As we mentioned in our statement on Friday to the OEWG, focus must now turn to:

  • Ensuring that the conclusions and recommendations in the report are heeded: This includes the implementation of the agreed framework on responsible state behaviour, which we’ve argued (along with many other civil society stakeholders) should be inclusive of all stakeholders and underpinned by a human-centric approach.

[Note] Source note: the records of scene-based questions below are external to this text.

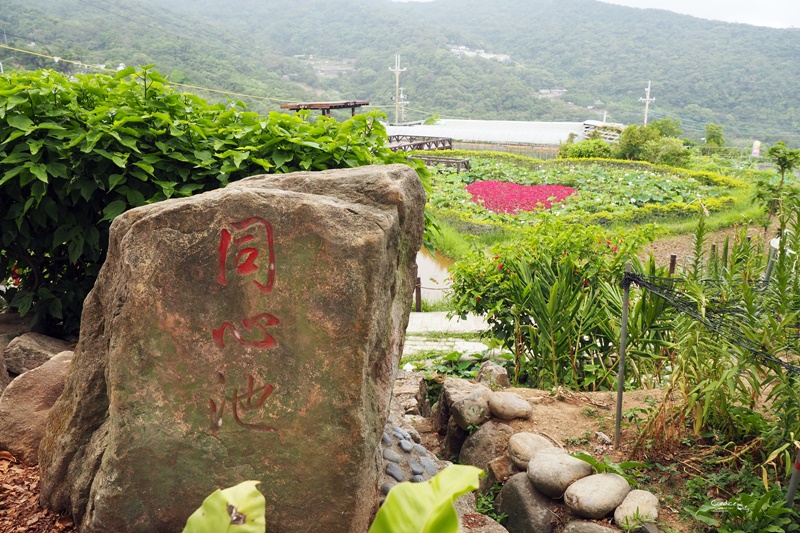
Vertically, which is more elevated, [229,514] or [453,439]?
[229,514]

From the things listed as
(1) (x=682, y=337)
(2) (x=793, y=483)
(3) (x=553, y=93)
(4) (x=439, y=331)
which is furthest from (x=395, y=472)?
(3) (x=553, y=93)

Implementation is also important regardless of whether or how binding regulations are considered in the future: the implementation of norms, CBMs, capacity building and greater understanding of how international law applies in cyberspace will support common and shared understandings, and help shape future discussions on the frameworks necessary to support a more peaceful and secure cyberspace. 
  • Shaping meaningful stakeholder engagement in future dialogue: It’s also important that states work with civil society to ensure that lessons learned from stakeholder engagement in this past OEWG are applied to the next OEWG. The organisational meeting of the next OEWG will take place in early June, so there is still time to carry out that work. The negotiations for the resolution that could set up a PoA are also likely to take place over the next few months, and it’s important that civil society get involved to shape any text on stakeholder engagement. Our colleagues at WILPF have already done some important work in this regard, drawing on their experience with the UN PoA on small arms and light weapons process.

The Chair and his team steered a difficult discussion last week, one that was peppered with metaphors of ‘choppy waters’ and bouts of seasickness. Member states acknowledged that the compromise that was agreed was hard-won but significant. It is heartening to see this consensus report adopted by all member states, even amid the challenges that have been faced in the past year. After all, the GGE in 2016/2017— a much smaller, closed group—failed to agree on a consensus report on the same topics. Yet, for the outcome to have a meaningful, positive impact on people’s lives, and on international peace and security, there is still much to be done—both to implement the recommendations in the report within and outside the UN, and to make sure that future discussions are inclusive of stakeholders.